In subfamily Suaedoideae, four independent gains of C4 photosynthesis are proposed, which includes two parallel origins of Kranz anatomy (sections Salsina and Schoberia) and two independent origins of single-cell C4 anatomy (Bienertia and Suaeda aralocaspica). Additional phylogenetic support for this hypothesis was generated from sequence data of the C-terminal portion of the phosphoenolpyruvate carboxylase (PEPC) gene used in C4 photosynthesis (ppc-1) in combination with previous sequence data. ppc-1 sequence was generated for 20 species in Suaedoideae and two outgroup Salsola species that included all types of C4 anatomies as well as two types of C3 anatomies. A branch-site test for positively selected codons was performed using the software package PAML. From labelling of the four branches where C4 is hypothesized to have developed (foreground branches), residue 733 (maize numbering) was identified to be under positive selection with a posterior probability >0.99 and residue 868 at the >0.95 interval using Bayes empirical Bayes (BEB). When labelling all the branches within C4 clades, the branch-site test identified 13 codons to be under selection with a posterior probability >0.95 by BEB; this is discussed considering current information on functional residues. The signature C4 substitution of an alanine for a serine at position 780 in the C-terminal end (which is considered a major determinant of affinity for PEP) was only found in four of the C4 species sampled, while eight of the C4 species and all the C3 species have an alanine residue; indicating that this substitution is not a requirement for C4 function.

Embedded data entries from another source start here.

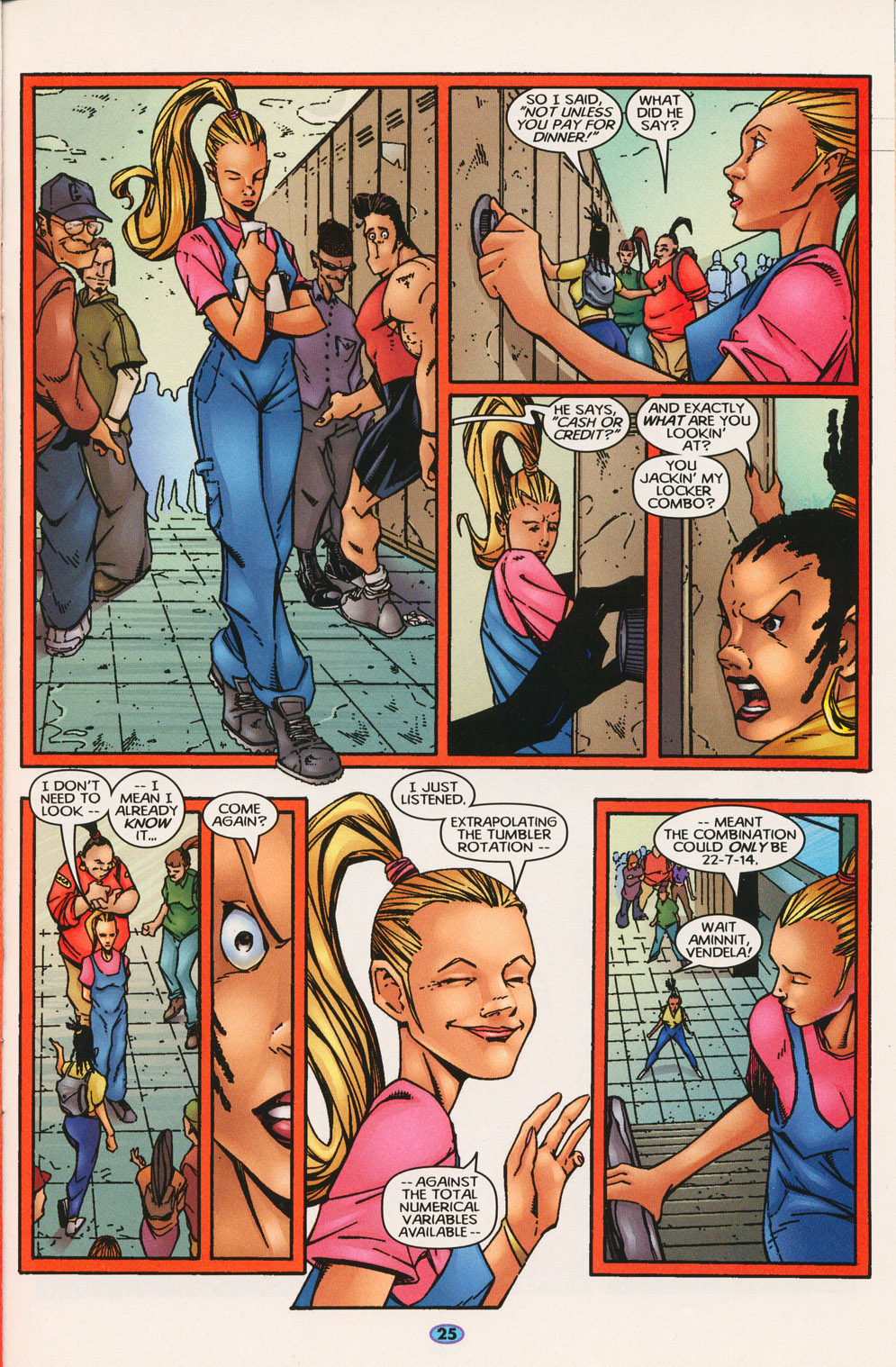 Read online Troublemakers comic -  Issue #2 - 21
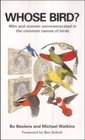 Whose Bird Men and Women Commemorated in the Common Names of Birds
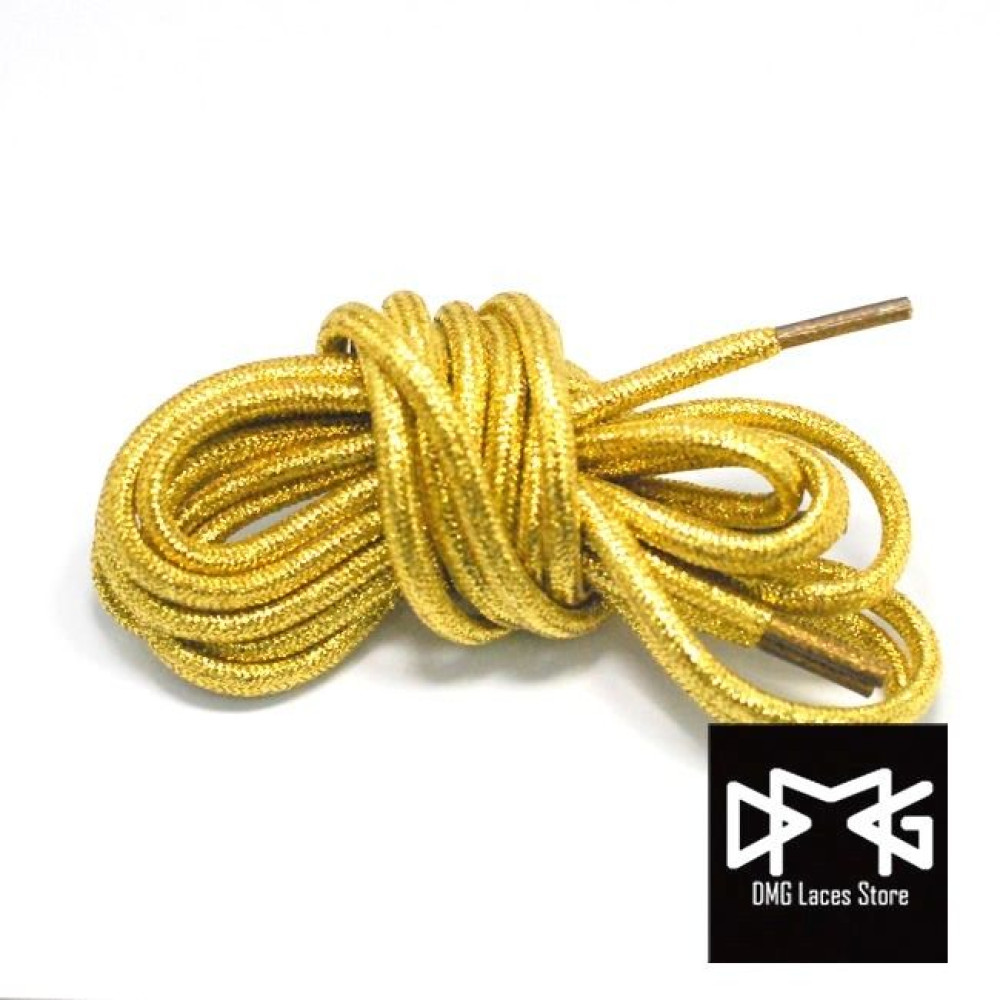 Rope Laces ( Gold )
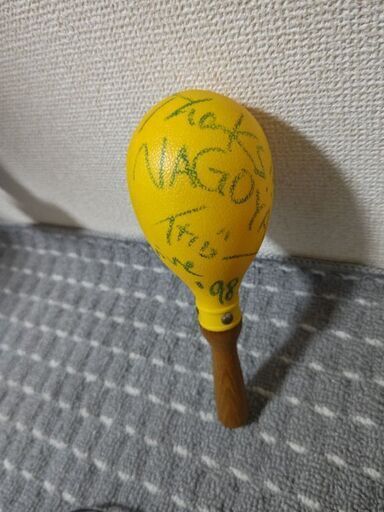 B'z 直筆サイン入 マラカス （管楽器/トロンボーン｜三木楽器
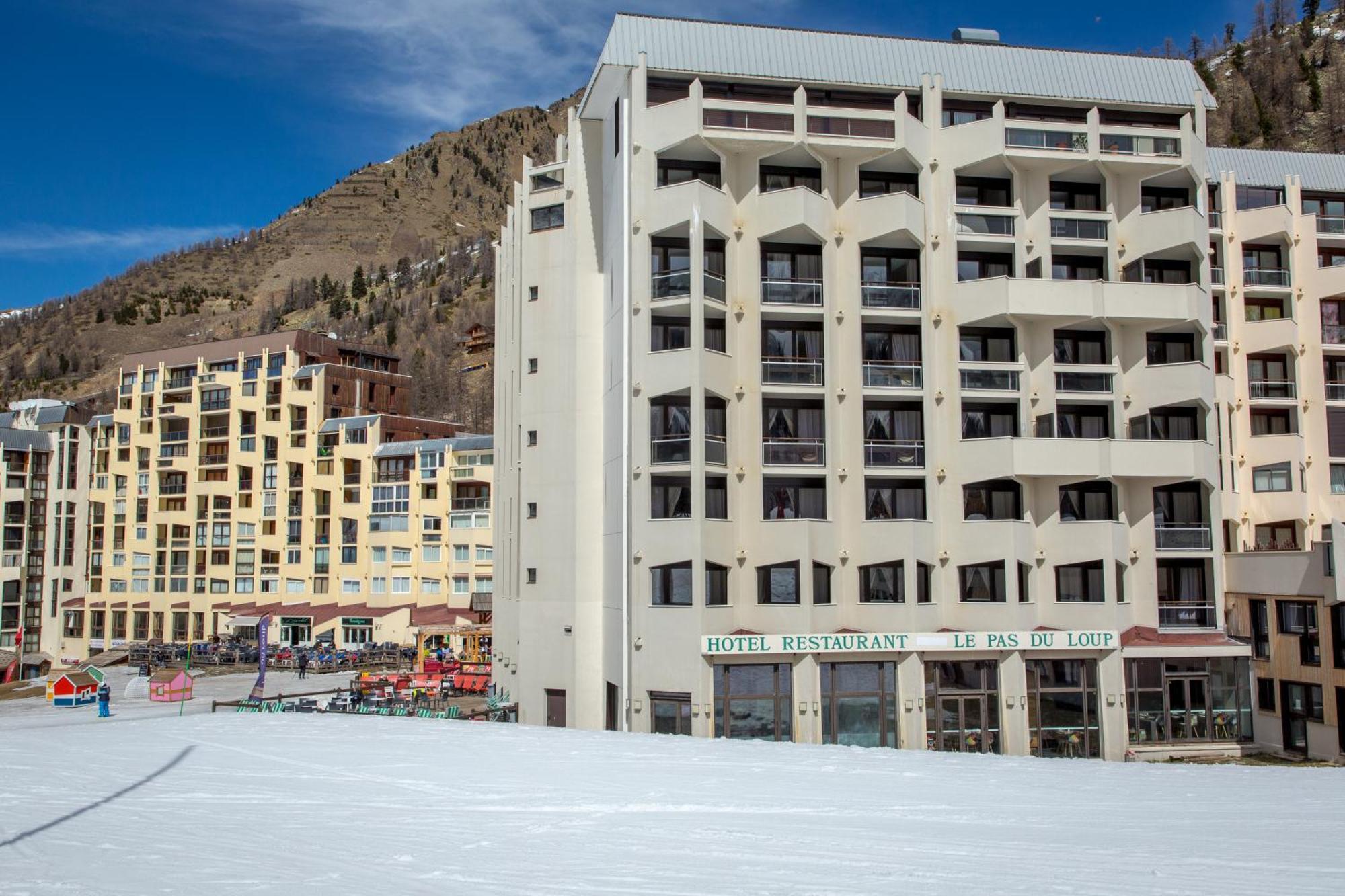 Sowell Hotels Le Pas Du Loup 伊索拉 外观 照片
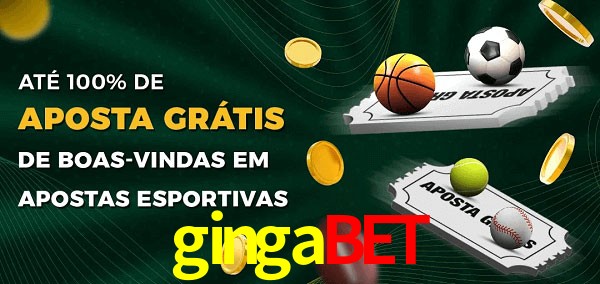 gingabet Ate 100% de Aposta Gratis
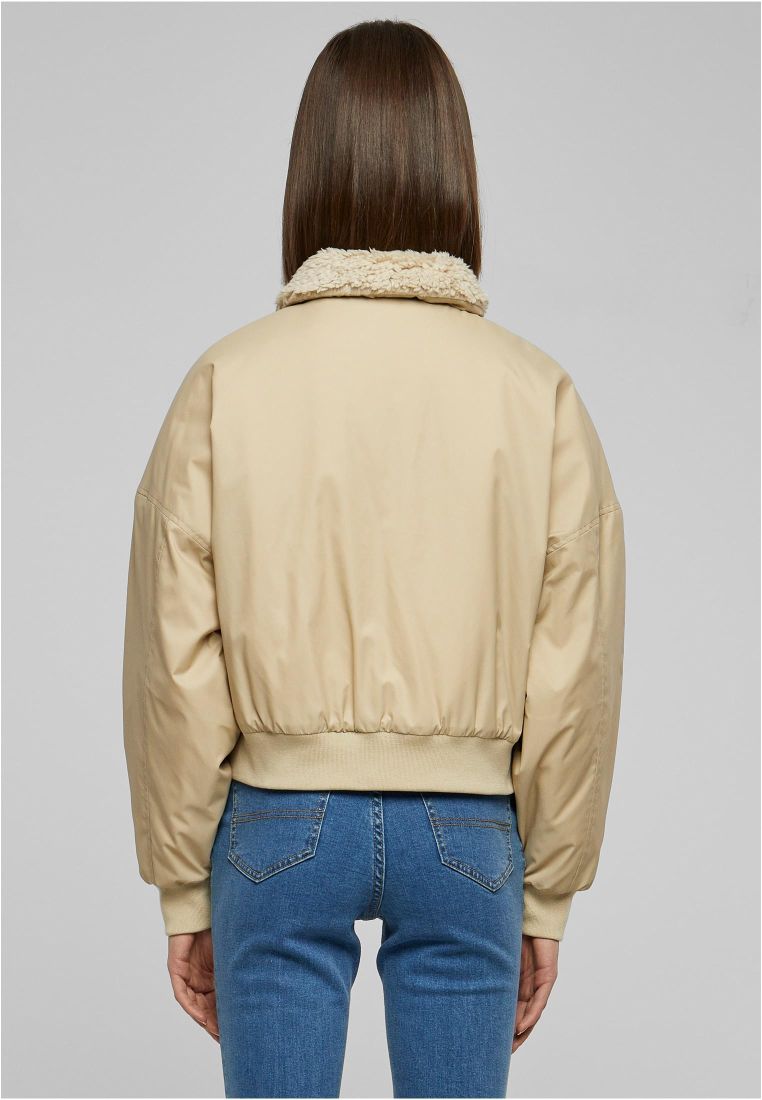 Ladies Pilot Bomber Jacket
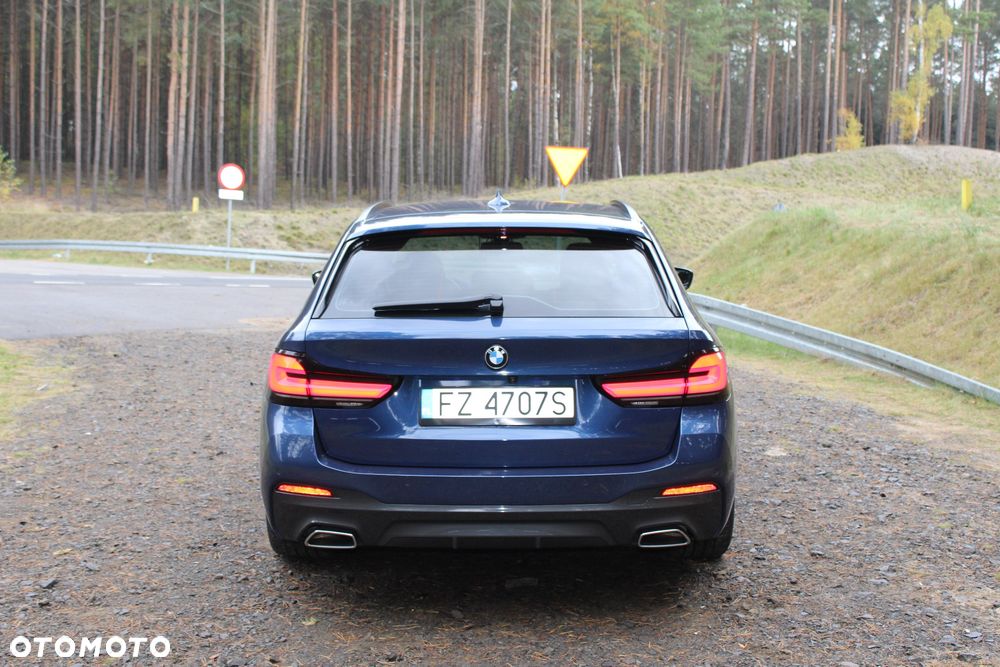 BMW Seria 5 520d M Sport Edition - 5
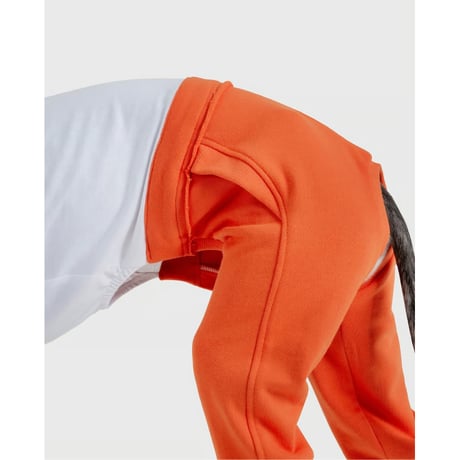 Block Pants ORANGE
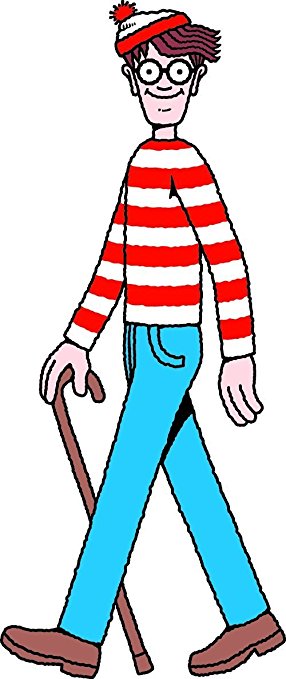 286x679 Waldo Clipart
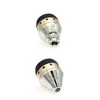 P80 Protective Cover Plasma Torch Cutting Nozzle Protection Sleeve Instead Guide Wheel Ceramic Contact Cutter Protective Cover 1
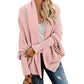 💞45% de réduction💃Cardigan en tricot à manches longues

Differentiation of C4 photosynthesis along a leaf developmental gradient in two Cleome species having different forms of Kranz anatomy.

In family Cleomaceae there are NAD-malic enzyme-type C4 species having different forms of leaf anatomy. Leaves of Cleome angustifolia have Glossocardioid-type anatomy with a single complex Kranz unit which surrounds all the veins, while C. gynandra has Atriplicoid anatomy with multiple Kranz units, each surrounding an individual vein. Biochemical and ultrastructural differentiation of mesophyll (M) and bundle sheath (BS) cells were studied along a developmental gradient, from the leaf base (youngest) to the tip (mature). Initially, there is cell-specific expression of certain photosynthetic enzymes, which subsequently increase along with structural differentiation. At the base of the leaf, following division of ground tissue to form M and BS cells which are structurally similar, there is selective localization of Rubisco and glycine decarboxylase to BS cells. Thus, a biochemical C3 default stage, with Rubisco expression in both cell types, does not occur. Additionally, phosphoenolpyruvate carboxylase (PEPC) is selectively expressed in M cells near the base. Surprisingly, in both species, an additional layer of spongy M cells on the abaxial side of the leaf has the same differentiation with PEPC, even though it is not in contact with BS cells. During development along the longitudinal gradient there is structural differentiation of the cells, chloroplasts, and mitochondria, resulting in complete formation of Kranz anatomy. In both species, development of the C4 system occurs similarly, irrespective of having very different types of Kranz anatomy, different ontogenetic origins of BS and M, and independent evolutionary origins of C4 photosynthesis.